Source passage —
--- START ---

If you are accustomed to the South Asian side of the world, or with yoga that is spreading across the world, then you will realize that ‘Namaste’ or ‘Namaskar’ is a common form of greeting. The culture dates back billions of years ago, according to Hinduism, where even the gods and demigods used the kind of salutation to greet each other. It is used on a daily basis in countries like India and Nepal as a kind of standard greeting, especially amongst the Hindus.
But it is more than just a greeting; it has a deeper meaning and a deeper significance to humans.
You are acknowledging the other person
Hinduism is all about soul and not the body. So, when you say ‘Namaste’ or ‘Namskaar’ to someone, then you are acknowledging the soul and paying respect and deference to the soul of another. It’s like saying, “I bow to the God within you” or “The Spirit within me salutes the Spirit in you”. You might have read this definition in word porn:
Namaskar: My soul recognizes your soul. I honor the light, love, beauty, truth and kindness within you because it is also within me. In sharing these things, there is no distance and no difference between us. We are the same. We are one.
There is a subtle difference between ‘Namaste’ and ‘Namaskaar,’ however. You are greeting the source of all when you say ‘Namaskaar,’ and with ‘Namaste,’ you are greeting the form of Soul.
Source – Meaning of Namaste
You are developing connection in spiritual dimension
When the person acknowledges back your salutation with a ‘Namaste’ or ‘Namaskaar,’ you are developing a spiritual connection with the other person. According to Hinduism, this spiritual connection boosts the positive aura and the relationship with the formless soul.

--- END ---

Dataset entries
--- START ---

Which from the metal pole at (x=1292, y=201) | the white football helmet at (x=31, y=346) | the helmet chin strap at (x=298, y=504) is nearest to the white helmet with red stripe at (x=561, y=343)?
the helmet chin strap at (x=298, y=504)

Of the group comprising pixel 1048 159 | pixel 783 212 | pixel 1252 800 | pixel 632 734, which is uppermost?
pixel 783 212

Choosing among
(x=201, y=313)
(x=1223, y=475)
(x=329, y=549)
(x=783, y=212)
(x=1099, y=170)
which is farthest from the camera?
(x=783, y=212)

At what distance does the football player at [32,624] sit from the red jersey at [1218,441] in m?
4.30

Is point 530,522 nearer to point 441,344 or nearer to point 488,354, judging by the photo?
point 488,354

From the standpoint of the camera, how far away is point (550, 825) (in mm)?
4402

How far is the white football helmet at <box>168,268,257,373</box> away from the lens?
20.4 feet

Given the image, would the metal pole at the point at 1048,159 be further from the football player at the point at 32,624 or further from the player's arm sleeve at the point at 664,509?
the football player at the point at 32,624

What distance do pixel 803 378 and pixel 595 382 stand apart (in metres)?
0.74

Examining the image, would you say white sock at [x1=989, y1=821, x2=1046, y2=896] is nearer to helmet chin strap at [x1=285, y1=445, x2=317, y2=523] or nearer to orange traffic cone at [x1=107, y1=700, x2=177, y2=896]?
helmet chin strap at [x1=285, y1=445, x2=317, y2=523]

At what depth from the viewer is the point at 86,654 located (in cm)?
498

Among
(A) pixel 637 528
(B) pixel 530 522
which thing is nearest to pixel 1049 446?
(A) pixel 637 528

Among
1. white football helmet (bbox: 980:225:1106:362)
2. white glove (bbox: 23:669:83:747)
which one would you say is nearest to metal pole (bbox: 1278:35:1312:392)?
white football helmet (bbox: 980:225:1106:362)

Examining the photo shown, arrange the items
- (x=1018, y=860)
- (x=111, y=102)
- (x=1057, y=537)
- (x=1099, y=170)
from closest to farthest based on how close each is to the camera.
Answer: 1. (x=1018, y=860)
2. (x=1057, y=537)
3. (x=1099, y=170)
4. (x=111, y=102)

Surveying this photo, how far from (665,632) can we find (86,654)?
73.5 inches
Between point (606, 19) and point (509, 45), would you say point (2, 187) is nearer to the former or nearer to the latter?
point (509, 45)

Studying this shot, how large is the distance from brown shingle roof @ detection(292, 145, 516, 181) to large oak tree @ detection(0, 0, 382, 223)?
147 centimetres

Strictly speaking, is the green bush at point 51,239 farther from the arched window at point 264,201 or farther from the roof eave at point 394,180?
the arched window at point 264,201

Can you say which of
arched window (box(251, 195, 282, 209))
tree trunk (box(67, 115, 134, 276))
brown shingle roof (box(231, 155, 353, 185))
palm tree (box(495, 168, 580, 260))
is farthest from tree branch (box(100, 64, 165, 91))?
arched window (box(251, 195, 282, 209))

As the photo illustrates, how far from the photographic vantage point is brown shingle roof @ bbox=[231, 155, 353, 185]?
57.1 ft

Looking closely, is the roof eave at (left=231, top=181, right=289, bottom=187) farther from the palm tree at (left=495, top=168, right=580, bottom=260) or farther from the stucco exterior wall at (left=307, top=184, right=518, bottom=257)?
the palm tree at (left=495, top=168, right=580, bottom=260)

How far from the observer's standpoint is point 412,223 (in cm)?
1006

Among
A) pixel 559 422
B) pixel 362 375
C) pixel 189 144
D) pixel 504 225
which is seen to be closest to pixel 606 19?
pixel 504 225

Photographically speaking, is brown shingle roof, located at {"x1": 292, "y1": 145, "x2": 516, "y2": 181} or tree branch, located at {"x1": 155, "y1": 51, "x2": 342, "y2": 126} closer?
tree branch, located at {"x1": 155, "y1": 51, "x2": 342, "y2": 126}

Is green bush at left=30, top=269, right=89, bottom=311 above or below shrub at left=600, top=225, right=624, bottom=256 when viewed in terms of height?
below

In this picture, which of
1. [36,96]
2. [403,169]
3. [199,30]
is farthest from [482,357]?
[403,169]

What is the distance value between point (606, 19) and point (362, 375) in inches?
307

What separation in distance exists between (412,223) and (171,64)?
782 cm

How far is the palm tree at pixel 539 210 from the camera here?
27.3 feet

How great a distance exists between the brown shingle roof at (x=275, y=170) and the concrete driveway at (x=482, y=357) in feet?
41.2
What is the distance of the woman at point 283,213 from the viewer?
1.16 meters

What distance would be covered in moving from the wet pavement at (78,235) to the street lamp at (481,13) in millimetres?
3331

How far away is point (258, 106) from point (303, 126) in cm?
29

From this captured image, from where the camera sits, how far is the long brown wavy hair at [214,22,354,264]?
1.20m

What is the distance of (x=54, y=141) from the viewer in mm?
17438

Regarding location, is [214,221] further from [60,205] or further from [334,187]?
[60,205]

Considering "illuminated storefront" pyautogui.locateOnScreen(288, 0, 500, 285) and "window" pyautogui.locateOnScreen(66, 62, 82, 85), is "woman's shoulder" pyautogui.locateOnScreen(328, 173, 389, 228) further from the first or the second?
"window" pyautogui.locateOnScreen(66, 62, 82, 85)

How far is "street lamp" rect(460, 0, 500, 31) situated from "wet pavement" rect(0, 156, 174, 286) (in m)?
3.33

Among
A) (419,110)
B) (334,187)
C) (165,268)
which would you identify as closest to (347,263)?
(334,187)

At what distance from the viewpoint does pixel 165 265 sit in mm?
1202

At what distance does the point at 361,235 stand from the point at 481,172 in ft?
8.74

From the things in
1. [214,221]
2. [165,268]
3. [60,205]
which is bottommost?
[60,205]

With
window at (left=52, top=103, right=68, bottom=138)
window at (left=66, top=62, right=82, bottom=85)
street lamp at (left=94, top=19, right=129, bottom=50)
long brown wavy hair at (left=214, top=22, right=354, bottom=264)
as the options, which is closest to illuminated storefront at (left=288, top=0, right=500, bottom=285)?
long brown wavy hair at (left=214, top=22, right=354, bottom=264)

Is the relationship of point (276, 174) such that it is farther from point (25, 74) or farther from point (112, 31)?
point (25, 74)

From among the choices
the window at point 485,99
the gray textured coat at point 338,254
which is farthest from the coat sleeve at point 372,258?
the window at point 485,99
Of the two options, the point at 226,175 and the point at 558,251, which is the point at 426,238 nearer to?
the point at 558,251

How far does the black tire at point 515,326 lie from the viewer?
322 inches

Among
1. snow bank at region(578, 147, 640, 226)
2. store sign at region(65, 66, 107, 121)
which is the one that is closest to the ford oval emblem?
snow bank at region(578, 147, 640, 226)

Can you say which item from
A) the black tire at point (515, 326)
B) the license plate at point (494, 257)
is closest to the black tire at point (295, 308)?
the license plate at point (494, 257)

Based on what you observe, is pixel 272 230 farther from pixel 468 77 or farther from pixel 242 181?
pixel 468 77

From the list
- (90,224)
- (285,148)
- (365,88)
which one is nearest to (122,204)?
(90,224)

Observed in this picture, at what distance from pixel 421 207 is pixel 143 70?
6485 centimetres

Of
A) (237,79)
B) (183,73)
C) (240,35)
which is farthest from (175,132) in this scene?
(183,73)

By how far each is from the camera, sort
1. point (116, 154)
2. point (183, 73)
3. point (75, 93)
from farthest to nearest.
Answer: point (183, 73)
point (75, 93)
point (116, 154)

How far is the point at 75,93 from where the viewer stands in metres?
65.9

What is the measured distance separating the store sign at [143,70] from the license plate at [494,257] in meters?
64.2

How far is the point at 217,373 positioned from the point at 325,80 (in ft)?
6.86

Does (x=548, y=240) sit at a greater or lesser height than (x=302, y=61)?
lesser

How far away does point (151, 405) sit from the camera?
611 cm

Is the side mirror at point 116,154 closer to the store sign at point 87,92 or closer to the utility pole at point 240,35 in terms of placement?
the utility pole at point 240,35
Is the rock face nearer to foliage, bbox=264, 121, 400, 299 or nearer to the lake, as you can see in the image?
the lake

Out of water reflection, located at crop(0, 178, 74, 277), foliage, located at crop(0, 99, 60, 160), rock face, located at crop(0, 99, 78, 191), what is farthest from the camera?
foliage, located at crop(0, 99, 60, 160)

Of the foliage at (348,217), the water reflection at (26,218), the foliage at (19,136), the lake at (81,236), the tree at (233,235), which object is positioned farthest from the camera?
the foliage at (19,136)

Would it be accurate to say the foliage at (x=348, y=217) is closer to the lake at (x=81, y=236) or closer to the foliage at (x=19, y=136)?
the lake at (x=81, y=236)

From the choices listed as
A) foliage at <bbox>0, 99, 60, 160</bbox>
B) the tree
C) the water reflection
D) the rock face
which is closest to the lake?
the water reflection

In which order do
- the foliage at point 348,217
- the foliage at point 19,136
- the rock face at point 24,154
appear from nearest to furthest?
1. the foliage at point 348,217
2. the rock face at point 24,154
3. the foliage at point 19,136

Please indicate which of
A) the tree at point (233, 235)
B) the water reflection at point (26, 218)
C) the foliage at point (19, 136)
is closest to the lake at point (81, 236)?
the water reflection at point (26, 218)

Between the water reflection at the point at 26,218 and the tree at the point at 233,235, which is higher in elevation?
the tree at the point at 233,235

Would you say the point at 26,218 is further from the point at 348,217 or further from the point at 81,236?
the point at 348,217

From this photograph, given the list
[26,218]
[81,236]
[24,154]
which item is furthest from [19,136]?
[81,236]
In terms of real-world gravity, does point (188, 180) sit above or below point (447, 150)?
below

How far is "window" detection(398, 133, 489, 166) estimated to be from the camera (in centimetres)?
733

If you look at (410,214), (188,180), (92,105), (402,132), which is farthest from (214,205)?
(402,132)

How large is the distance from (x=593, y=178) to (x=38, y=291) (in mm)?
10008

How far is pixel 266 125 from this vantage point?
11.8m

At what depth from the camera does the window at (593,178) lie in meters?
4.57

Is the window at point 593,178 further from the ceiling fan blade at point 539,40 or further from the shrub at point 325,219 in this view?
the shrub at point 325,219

--- END ---

Tasks to complete —
[a] According to the Namaste passage, why does saying "Namaste" or "Namaskaar" to someone amount to acknowledging that person's soul?
[b] List the qualities that the definition of "Namaskar" quoted in the Namaste passage says are honored within the other person.
[c] In which countries does the Namaste passage say the greeting is used daily as a standard greeting?

Answers per task —
[a] The passage states that Hinduism is about the soul rather than the body. For that reason, the greeting acknowledges and pays respect to the other person's soul.

[b] Light, love, beauty, truth and kindness.

[c] India and Nepal.